Conclusion: hERG and Beyond
Torsades de Pointes is a rare arrhythmia that usually results from a simultaneous convergence of risk factors that lead to significant impaired or delayed cardiac repolarization. Drugs that block hERG, a critical cardiac repolarizing current involved in initiating terminal cardiac repolarization, act to prolong ventricular repolarization and have been linked with TdP. HERG is the only molecular potassium channel target linked to delayed repolarization and a propensity towards proarrhythmia. Thus, block of hERG current has become an accepted surrogate marker for TdP.
The potential proarrhythmic risk associated with hERG current block must first be considered in the context of potency of hERG block in relation to therapeutic plasma concentrations. Other factors that must be considered when assessing a drug’s potential proarrhythmia include: pharmacokinetic interactions (the potential for accentuated block due to excessive drug concentrations resulting from drug-drug interactions [e.g. metabolic multiplication], pharmacodynamic interactions (multiple drugs simultaneously reducing hERG current), and a changing electrophysiologic substrate (e.g., cardiac disease, hypokalemia).
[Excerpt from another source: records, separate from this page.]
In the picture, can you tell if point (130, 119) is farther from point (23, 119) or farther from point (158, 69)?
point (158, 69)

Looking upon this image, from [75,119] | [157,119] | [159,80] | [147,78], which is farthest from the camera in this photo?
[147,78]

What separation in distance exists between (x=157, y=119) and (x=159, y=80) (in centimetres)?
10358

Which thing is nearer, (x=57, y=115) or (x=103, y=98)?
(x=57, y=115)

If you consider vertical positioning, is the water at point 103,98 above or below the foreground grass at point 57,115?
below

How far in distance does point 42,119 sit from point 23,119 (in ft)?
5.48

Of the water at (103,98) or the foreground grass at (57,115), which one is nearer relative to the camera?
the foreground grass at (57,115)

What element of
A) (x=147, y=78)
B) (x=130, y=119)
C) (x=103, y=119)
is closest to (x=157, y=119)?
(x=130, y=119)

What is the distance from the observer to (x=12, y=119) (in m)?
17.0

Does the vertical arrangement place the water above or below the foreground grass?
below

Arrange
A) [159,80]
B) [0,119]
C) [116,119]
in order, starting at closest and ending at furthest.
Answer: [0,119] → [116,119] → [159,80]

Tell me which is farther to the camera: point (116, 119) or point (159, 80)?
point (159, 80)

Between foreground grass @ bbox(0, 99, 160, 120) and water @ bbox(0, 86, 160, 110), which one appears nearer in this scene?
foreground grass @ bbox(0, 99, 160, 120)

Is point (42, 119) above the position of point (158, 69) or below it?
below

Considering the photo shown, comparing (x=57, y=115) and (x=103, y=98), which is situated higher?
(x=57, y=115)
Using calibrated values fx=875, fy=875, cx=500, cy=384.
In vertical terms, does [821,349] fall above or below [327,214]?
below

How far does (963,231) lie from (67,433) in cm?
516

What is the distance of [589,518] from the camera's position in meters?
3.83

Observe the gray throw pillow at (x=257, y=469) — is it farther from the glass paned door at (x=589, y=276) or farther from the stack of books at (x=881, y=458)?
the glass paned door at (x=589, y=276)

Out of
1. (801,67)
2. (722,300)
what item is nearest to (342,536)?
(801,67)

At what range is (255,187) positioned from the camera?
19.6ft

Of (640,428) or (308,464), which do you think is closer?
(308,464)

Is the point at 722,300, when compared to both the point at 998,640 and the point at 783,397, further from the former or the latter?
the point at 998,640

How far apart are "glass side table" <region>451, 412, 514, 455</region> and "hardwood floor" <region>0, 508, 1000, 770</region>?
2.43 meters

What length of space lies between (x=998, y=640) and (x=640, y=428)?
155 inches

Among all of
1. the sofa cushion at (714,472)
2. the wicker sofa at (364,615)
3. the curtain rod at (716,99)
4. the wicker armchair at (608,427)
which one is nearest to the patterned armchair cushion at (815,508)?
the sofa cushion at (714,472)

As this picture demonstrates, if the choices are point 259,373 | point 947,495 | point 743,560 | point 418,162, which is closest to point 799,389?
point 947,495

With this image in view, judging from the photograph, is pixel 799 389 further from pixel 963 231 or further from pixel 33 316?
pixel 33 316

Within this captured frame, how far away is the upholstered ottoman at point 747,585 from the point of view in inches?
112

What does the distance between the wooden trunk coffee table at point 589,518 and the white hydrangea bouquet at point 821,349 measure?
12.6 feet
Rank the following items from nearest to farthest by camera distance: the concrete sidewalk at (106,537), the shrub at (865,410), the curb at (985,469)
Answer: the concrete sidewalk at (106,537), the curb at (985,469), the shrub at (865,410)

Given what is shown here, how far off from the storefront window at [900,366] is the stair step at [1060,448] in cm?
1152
In the case of overt hERG blockers, drug effects are manifest predictably as concentration-dependent QT prolongation (and presumably greater risk for TdP) as drug concentrations approximate IC50 values for hERG block. In contrast, covert hERG blockers may not delay repolarization as a result of concomitant block of other (non-hERG) cardiac currents (e.g., L-type calcium current, late sodium current [multichannel block]) mitigating hERG block when therapeutic concentrations approximate IC50 values.
Finally, additional systemic (non-cardiac) “off-target” drug effects may further modulate hERG blockade (for example, drugs modulating autonomic influences to indirectly affect cardiac repolarization; see Fossa et al., 2005). Thus, hERG current block represents only one important part of a multifactorial integrated risk assessment that must include subcellular (hERG current assays), cellular (in vitro APD-repolarization assays) and in vivo (ECG-QT) components providing a balanced evaluation of proarrhythmic risk. Newer in vitro models are needed to quantitatively characterize the relationship between hERG block and proarrhythmic potential, especially for covert hERG blocking compounds.